A reflection on democracy, peace and war clouds.
No axis required
As the political confrontation around the US-Iraq situation is going into overtime, peace may still have a chance of witnessing a scoreless tie. The danger is far from over, that the US may still try to go for the kill, no matter what the international rules are. Already the no-fly zone has been unilatelally transifrmed into a "we-do-as we please" zone for the US air force.The stubbornness, with which the confrontation has been played out, has made it impossible not to take a stand on the issue of whether or not to go to war with Iraq. All other political issues, apart from the North Korean one, have virtually been relegated to the players’ bench. They are still there, but out of the media spot-light, only sporadically covered.

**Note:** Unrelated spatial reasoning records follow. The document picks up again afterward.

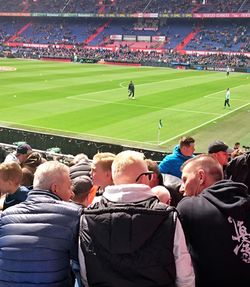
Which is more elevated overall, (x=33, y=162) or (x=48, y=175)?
(x=48, y=175)

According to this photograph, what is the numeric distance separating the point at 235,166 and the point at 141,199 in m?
2.99

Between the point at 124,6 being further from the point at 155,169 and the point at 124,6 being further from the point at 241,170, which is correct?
the point at 155,169

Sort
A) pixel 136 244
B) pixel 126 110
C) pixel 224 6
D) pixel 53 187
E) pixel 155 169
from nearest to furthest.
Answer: pixel 136 244 → pixel 53 187 → pixel 155 169 → pixel 126 110 → pixel 224 6

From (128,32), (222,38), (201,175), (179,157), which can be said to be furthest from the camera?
(128,32)

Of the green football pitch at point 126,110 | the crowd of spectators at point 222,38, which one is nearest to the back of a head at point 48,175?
the green football pitch at point 126,110

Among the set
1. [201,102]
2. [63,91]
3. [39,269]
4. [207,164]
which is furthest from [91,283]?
[63,91]

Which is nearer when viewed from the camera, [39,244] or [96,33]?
[39,244]

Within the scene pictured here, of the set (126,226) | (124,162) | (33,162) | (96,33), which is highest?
(96,33)

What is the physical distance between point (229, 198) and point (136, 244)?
922 millimetres

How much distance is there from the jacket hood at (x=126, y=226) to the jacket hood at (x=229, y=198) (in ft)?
1.45

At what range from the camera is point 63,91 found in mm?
37750

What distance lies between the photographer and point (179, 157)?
7.91 metres

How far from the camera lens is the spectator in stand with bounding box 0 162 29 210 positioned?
505cm

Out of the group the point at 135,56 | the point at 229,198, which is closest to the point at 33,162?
the point at 229,198
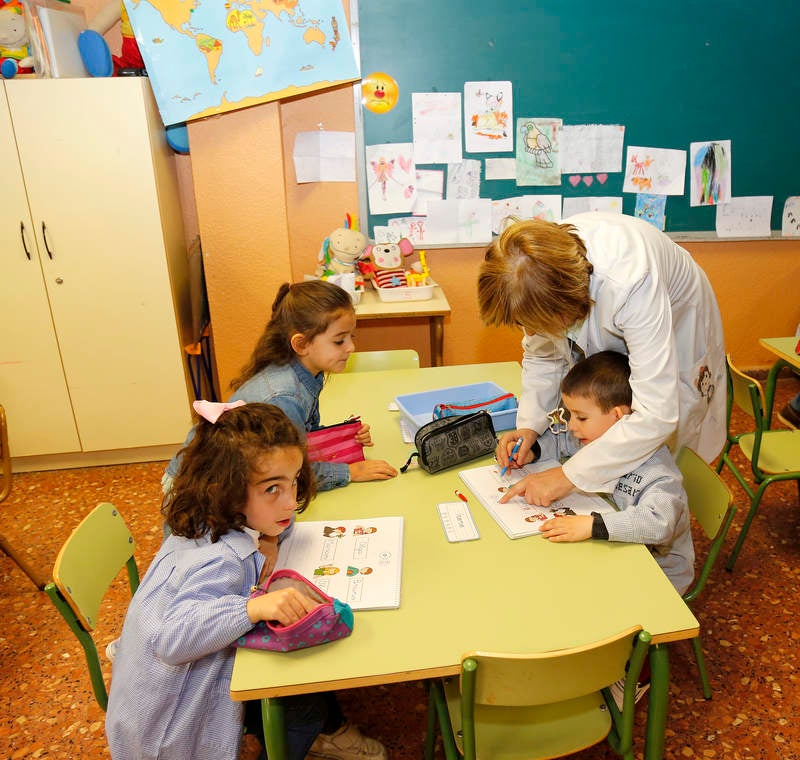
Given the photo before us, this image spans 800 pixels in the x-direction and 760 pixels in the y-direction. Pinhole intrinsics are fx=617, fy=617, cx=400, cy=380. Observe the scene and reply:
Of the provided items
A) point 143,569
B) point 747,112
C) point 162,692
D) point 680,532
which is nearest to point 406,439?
point 680,532

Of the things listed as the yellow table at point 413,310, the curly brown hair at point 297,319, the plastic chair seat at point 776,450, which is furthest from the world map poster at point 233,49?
the plastic chair seat at point 776,450

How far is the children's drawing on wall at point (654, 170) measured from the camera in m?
3.27

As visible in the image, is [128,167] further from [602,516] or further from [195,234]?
[602,516]

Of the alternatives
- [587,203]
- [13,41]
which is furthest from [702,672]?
[13,41]

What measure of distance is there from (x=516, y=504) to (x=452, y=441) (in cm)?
25

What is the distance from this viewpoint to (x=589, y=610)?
1083 millimetres

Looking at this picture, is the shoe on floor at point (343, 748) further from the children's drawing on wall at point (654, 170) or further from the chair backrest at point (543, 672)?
the children's drawing on wall at point (654, 170)

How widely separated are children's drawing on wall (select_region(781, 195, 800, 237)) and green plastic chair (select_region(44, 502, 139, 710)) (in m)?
3.70

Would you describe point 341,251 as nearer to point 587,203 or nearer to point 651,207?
point 587,203

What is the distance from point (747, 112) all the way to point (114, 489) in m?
3.76

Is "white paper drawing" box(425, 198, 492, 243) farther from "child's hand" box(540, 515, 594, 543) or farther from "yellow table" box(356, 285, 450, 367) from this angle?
"child's hand" box(540, 515, 594, 543)

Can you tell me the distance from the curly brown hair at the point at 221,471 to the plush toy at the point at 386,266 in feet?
6.17

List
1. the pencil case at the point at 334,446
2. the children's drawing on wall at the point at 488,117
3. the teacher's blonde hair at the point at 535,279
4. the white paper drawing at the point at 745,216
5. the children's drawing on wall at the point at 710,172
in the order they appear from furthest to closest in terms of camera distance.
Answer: the white paper drawing at the point at 745,216 < the children's drawing on wall at the point at 710,172 < the children's drawing on wall at the point at 488,117 < the pencil case at the point at 334,446 < the teacher's blonde hair at the point at 535,279

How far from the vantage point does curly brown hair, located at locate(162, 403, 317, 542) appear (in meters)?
1.17
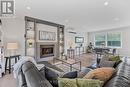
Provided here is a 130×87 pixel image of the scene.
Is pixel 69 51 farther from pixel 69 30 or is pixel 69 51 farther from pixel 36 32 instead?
pixel 36 32

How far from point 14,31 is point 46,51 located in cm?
246

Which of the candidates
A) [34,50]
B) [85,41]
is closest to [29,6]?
[34,50]

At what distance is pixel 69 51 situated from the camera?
9562 millimetres

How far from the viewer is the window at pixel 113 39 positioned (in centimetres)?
1058

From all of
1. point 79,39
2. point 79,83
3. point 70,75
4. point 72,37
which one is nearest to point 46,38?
point 72,37

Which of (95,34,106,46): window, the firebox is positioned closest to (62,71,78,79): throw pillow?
the firebox

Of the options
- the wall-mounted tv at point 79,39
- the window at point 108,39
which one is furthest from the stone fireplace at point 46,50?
the window at point 108,39

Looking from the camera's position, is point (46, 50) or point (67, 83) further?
point (46, 50)

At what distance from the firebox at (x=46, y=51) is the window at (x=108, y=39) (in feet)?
19.9

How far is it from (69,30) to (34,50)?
3.86 metres

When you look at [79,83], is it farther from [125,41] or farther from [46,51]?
[125,41]

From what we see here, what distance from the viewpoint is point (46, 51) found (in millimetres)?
7285

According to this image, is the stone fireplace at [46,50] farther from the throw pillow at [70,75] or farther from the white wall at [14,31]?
the throw pillow at [70,75]

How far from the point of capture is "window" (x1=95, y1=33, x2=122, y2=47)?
419 inches
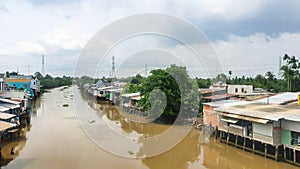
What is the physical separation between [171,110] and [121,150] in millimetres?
7643

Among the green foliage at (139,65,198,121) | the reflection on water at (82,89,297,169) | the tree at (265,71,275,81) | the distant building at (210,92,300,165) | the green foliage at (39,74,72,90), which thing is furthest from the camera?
the green foliage at (39,74,72,90)

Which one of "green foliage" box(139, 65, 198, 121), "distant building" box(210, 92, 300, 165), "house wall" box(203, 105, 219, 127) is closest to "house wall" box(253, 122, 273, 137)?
"distant building" box(210, 92, 300, 165)

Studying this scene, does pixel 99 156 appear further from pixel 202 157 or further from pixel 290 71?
pixel 290 71

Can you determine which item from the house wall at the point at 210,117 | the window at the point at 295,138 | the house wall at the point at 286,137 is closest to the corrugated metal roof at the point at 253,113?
the house wall at the point at 286,137

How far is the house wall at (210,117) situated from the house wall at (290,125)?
509 centimetres

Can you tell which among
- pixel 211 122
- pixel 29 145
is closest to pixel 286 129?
pixel 211 122

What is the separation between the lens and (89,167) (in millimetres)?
11062

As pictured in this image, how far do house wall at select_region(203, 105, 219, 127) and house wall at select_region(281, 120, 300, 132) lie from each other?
5093 millimetres

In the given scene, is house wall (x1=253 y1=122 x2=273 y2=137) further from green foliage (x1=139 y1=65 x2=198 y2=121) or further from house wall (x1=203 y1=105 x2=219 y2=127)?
green foliage (x1=139 y1=65 x2=198 y2=121)

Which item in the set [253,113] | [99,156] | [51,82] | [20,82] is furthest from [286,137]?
[51,82]

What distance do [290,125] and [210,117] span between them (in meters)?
6.42

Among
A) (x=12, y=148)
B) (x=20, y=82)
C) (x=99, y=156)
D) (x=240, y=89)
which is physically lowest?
(x=99, y=156)

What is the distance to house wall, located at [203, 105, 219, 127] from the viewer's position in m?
17.0

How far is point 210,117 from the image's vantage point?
17.7m
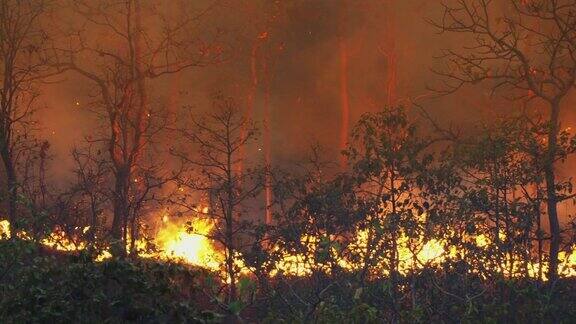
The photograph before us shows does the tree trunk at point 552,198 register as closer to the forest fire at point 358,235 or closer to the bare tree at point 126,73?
the forest fire at point 358,235

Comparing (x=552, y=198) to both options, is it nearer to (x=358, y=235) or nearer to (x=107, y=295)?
(x=358, y=235)

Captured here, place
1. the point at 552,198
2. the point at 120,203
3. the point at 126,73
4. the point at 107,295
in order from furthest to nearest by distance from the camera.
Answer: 1. the point at 126,73
2. the point at 120,203
3. the point at 552,198
4. the point at 107,295

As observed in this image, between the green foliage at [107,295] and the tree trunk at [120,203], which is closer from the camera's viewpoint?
the green foliage at [107,295]

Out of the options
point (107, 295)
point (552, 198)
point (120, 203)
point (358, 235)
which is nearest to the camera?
point (107, 295)

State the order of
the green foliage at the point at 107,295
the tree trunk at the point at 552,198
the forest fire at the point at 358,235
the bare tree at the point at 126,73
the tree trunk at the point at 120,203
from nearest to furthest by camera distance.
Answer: the green foliage at the point at 107,295
the forest fire at the point at 358,235
the tree trunk at the point at 552,198
the tree trunk at the point at 120,203
the bare tree at the point at 126,73

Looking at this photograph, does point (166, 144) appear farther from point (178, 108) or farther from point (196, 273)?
point (196, 273)

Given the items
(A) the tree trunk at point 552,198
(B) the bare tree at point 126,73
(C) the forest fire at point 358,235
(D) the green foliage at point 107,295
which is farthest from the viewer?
(B) the bare tree at point 126,73

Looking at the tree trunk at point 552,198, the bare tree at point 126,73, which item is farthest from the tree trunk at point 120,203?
the tree trunk at point 552,198

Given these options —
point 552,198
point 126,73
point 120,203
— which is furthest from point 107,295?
point 126,73

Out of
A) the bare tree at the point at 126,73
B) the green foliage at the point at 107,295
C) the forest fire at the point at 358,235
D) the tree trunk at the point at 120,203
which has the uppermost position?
the bare tree at the point at 126,73

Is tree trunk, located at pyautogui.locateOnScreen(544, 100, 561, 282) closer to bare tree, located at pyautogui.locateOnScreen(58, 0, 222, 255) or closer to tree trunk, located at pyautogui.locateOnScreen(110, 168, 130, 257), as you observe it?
bare tree, located at pyautogui.locateOnScreen(58, 0, 222, 255)

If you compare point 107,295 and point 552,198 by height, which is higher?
point 552,198

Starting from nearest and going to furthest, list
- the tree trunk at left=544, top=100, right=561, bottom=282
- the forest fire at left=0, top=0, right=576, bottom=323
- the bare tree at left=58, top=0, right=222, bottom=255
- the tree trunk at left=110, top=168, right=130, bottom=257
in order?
the forest fire at left=0, top=0, right=576, bottom=323 < the tree trunk at left=544, top=100, right=561, bottom=282 < the tree trunk at left=110, top=168, right=130, bottom=257 < the bare tree at left=58, top=0, right=222, bottom=255

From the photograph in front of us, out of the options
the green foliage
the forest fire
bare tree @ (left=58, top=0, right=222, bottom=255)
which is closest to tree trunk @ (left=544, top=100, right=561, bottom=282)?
the forest fire
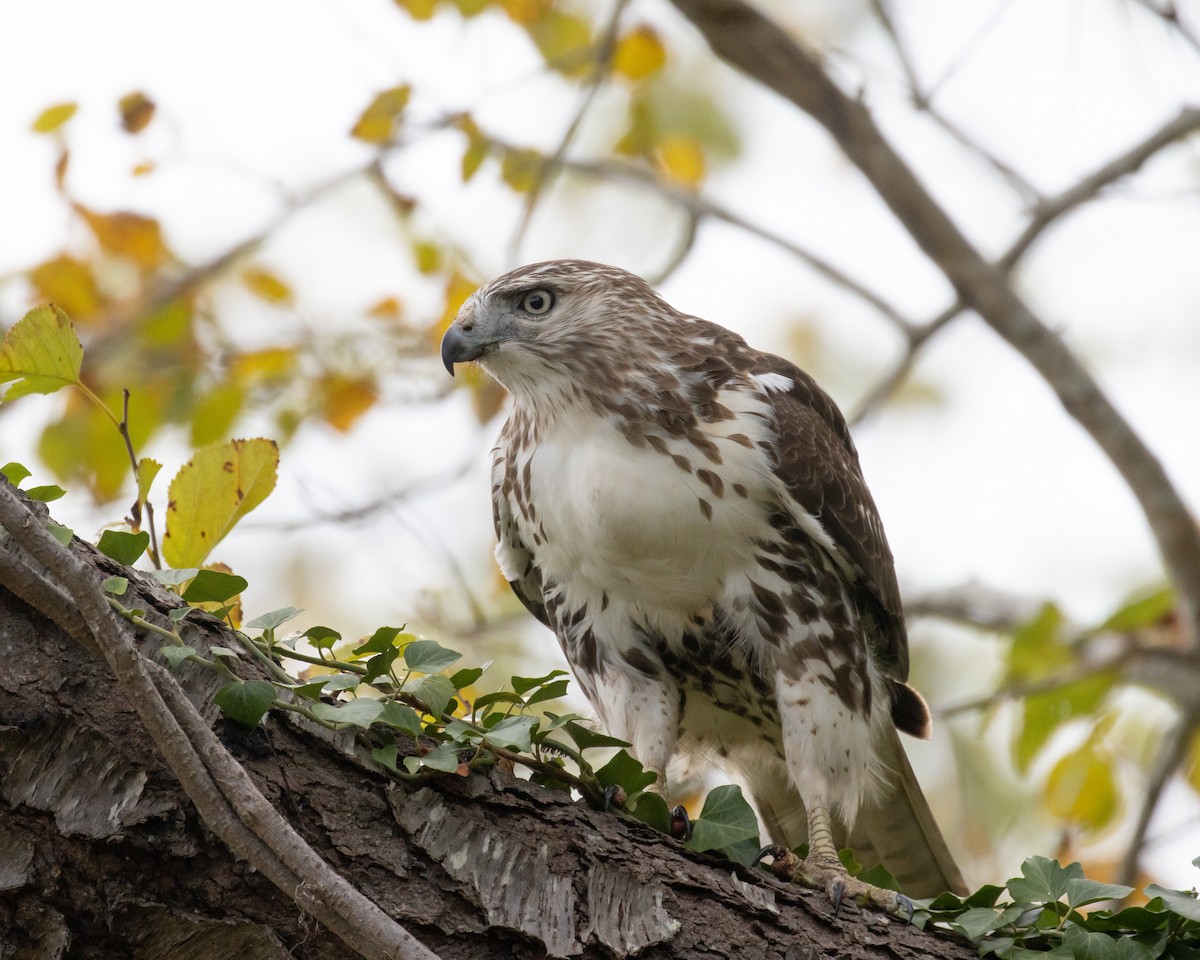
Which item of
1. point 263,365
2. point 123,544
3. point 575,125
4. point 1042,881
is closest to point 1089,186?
point 575,125

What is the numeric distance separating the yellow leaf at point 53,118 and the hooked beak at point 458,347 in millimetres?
2124

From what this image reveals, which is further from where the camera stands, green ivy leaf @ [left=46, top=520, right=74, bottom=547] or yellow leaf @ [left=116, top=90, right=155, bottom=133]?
yellow leaf @ [left=116, top=90, right=155, bottom=133]

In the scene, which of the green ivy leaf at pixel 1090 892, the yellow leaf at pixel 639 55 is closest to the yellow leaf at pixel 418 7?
the yellow leaf at pixel 639 55

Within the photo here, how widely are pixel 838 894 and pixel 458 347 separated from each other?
6.88 feet

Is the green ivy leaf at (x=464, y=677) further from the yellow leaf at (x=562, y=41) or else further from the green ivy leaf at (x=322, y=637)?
the yellow leaf at (x=562, y=41)

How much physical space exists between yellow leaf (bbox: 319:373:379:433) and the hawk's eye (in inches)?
99.7

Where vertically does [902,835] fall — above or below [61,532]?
above

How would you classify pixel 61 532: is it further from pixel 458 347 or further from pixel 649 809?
pixel 458 347

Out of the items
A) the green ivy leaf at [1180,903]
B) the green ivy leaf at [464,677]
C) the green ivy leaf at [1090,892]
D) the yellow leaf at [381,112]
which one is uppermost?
the yellow leaf at [381,112]

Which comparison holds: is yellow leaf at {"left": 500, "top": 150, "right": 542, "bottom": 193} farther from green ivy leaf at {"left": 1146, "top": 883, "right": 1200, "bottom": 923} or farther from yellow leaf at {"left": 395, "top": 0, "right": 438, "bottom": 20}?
green ivy leaf at {"left": 1146, "top": 883, "right": 1200, "bottom": 923}

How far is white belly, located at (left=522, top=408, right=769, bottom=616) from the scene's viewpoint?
3.73 m

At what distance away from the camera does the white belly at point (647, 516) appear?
3.73 m

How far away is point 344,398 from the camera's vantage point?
6684mm

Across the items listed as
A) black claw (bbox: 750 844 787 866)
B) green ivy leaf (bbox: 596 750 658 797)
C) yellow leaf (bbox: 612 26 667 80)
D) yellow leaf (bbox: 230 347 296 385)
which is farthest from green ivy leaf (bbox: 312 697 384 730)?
yellow leaf (bbox: 612 26 667 80)
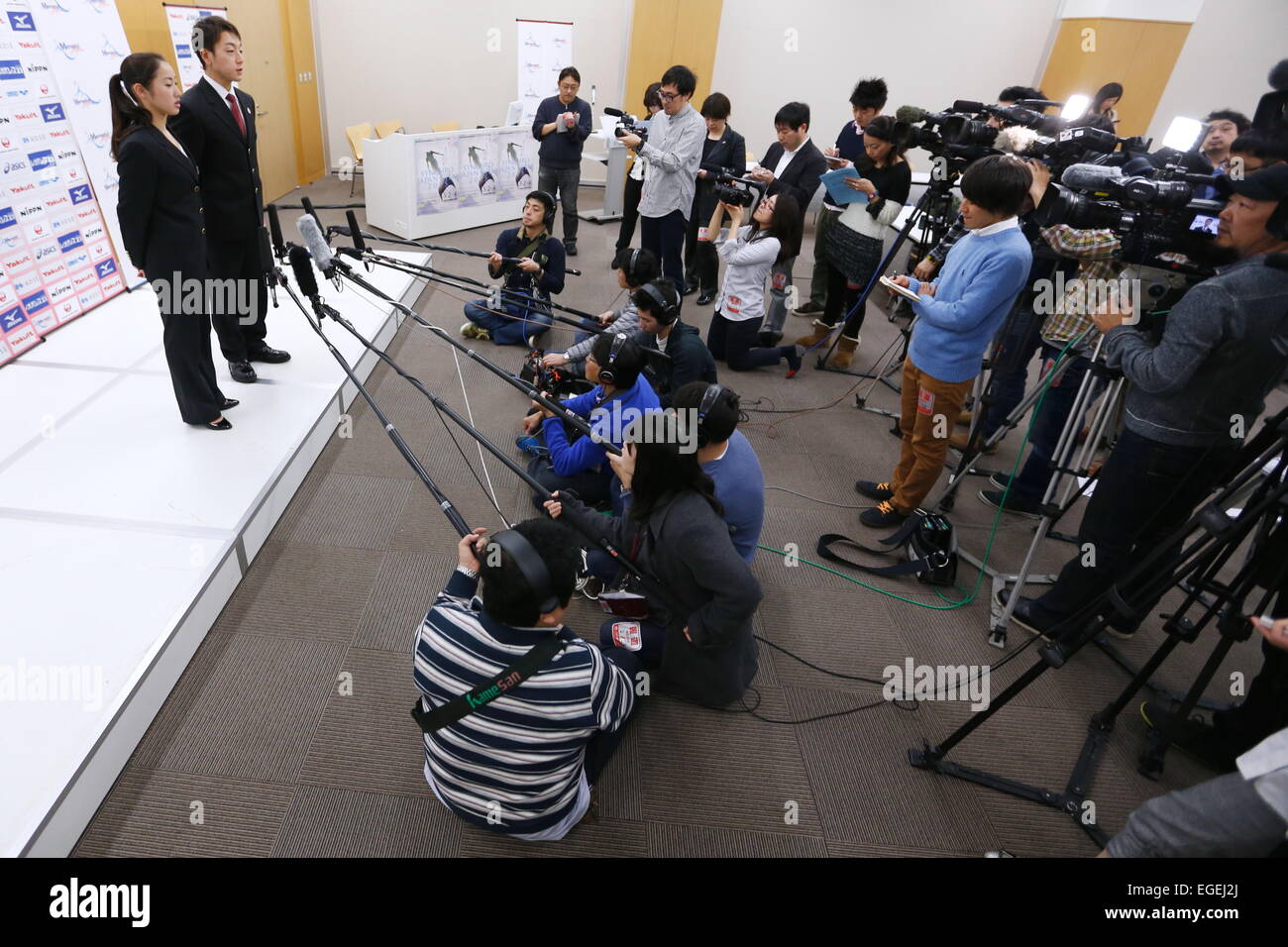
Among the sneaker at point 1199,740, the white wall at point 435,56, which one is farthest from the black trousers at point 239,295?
the white wall at point 435,56

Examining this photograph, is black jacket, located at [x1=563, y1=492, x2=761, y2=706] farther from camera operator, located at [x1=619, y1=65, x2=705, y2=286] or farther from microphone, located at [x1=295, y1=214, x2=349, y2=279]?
camera operator, located at [x1=619, y1=65, x2=705, y2=286]

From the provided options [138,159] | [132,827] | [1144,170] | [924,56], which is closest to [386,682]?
[132,827]

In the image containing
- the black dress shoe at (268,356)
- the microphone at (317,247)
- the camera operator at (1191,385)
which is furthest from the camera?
the black dress shoe at (268,356)

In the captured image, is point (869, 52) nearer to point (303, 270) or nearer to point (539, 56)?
point (539, 56)

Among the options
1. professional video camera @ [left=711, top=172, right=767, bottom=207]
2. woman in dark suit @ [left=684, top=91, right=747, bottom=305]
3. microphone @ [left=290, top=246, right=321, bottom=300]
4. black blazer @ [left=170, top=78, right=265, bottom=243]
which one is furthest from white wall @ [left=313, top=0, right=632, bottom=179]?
microphone @ [left=290, top=246, right=321, bottom=300]

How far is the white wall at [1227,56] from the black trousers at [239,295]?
9.68 m

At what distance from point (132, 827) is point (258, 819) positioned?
31 cm

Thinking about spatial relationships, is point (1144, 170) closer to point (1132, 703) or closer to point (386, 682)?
point (1132, 703)

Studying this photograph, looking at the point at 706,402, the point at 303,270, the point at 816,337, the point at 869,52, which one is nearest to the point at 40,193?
the point at 303,270

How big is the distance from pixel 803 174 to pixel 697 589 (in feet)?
11.7

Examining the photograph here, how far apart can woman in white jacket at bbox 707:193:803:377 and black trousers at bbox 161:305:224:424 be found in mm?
2765

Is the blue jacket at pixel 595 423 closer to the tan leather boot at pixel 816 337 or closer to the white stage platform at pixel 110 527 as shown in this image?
the white stage platform at pixel 110 527

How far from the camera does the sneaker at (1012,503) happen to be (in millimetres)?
3389

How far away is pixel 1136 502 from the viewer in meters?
2.28
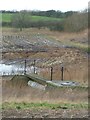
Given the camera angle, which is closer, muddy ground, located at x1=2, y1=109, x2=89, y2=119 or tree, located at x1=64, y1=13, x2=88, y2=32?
muddy ground, located at x1=2, y1=109, x2=89, y2=119

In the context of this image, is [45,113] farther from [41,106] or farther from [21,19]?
[21,19]

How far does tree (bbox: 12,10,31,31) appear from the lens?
26188 mm

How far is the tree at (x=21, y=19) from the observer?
26.2 m

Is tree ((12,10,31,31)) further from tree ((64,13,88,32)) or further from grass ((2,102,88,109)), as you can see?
grass ((2,102,88,109))

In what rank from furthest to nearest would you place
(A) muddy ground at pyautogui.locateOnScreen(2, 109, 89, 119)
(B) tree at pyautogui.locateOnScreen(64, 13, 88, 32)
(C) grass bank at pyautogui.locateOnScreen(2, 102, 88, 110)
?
(B) tree at pyautogui.locateOnScreen(64, 13, 88, 32)
(C) grass bank at pyautogui.locateOnScreen(2, 102, 88, 110)
(A) muddy ground at pyautogui.locateOnScreen(2, 109, 89, 119)

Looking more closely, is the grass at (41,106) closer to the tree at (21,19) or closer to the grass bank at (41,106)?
the grass bank at (41,106)

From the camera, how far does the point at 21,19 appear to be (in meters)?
27.1

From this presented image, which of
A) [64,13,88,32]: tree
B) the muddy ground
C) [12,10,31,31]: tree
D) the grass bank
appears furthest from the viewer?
[12,10,31,31]: tree

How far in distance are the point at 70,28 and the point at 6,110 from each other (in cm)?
1709

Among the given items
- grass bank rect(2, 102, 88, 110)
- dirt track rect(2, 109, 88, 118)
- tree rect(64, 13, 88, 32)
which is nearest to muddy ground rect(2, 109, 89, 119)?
dirt track rect(2, 109, 88, 118)

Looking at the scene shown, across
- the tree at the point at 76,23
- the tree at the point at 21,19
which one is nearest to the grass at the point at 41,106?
the tree at the point at 76,23

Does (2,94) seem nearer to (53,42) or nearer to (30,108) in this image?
(30,108)

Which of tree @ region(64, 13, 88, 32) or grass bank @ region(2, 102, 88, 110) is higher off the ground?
tree @ region(64, 13, 88, 32)

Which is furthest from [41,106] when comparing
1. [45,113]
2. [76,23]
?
[76,23]
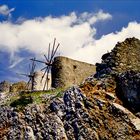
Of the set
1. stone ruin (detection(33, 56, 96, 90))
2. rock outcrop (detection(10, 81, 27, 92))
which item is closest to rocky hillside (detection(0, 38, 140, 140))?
stone ruin (detection(33, 56, 96, 90))

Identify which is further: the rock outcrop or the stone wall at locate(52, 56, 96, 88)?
the rock outcrop

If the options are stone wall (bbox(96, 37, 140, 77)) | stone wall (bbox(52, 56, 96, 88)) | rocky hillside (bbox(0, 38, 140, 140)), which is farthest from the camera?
Answer: stone wall (bbox(52, 56, 96, 88))

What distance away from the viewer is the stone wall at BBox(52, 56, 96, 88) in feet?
232

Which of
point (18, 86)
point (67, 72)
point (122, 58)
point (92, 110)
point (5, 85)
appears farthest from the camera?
point (5, 85)

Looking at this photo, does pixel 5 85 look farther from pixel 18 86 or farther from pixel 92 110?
pixel 92 110

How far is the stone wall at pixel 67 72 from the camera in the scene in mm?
70562

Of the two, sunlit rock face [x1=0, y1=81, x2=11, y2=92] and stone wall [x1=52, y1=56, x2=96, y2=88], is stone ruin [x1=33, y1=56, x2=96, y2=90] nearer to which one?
stone wall [x1=52, y1=56, x2=96, y2=88]

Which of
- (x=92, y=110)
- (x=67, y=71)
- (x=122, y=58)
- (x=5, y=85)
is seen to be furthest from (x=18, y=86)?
(x=92, y=110)

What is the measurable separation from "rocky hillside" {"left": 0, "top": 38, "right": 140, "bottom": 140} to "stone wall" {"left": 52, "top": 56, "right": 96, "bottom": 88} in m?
20.4

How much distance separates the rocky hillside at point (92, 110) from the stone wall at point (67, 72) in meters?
20.4

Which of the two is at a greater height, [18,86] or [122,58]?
[122,58]

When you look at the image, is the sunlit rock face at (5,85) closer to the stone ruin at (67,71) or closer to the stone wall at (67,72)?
the stone ruin at (67,71)

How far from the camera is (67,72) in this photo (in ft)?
236

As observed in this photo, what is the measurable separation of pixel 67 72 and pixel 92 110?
28.3 meters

The vigor to compel everyone to take sides has turned allies into skeptics. It ahs infuriated people from entire regions, as they sense they are being black-labeled, in addition to being sidelined by the dynamics of globalization. A clear position to take in these times of black and white is to refuse to play the color game of the self-righteous. Anyone who is committed to democracy, social justice and human rights will clearly condemn the regime in Iraq. The same person will just as flatly reject imperialist agendas and the accompanying discouragement of independent thought, as currently practices in the US. Unimpressed by rhetoric that is void of sound reasoning, the independent mind will always be prone to read between the lines of propaganda and to hear beyond the sweet-talking of hollow speeches and slogans. Most of all, people with this mindset will ask hard-hitting questions.
In the midst of all the war-talk, many questions that are not being asked still cry out for answers. Although they may appear unrelated to the war threat, these questions can serve as mirrors, to be held up to both G.Bush and S. Hussein. A random and make-shift list might include questions like these:
- What is the proportion of military spending in relation to spending on child health? - How dependent is the economy on oil, compared to solar and other renewable forms of energy? - Is the size of the country’s prison population larger or smaller than five or ten years ago? - What percentage of the population is considered over- or underweight? - From what social class do most members of the political institutions come from? - How many democratic rights and civil liberties have been eroded or curtailed in the past ten years? - Are there larger social or ethnic groups in society who are discriminated against, or worse?
With little doubt, the answers to such questions may generate similar answers for both the “good” and the “evil” side of the Bush-axis. What’s good about spending over US$300 per capita on a war, while not even 25cents can be spared for international development aid? On the other side, what’s the point of Iraq having any military capability at all, if defending the country means keeping resources tied up at the cost of wide-spread dismal social development indicators and political repression?
This is not the time to take sides that are amount to nothing else than false choices. When hard questions are shunned, deflected, ridiculed, ignored simply left unanswered, it is time to look elsewhere for answers. Sadly such places are mostly confined to the alternative press, increasingly online (see last month’s featured article). Yet it’s not to late to try to create and strengthen places and voices of free democratic thought and to help them get on a broader popular footing. With or without the left or right side of any axis.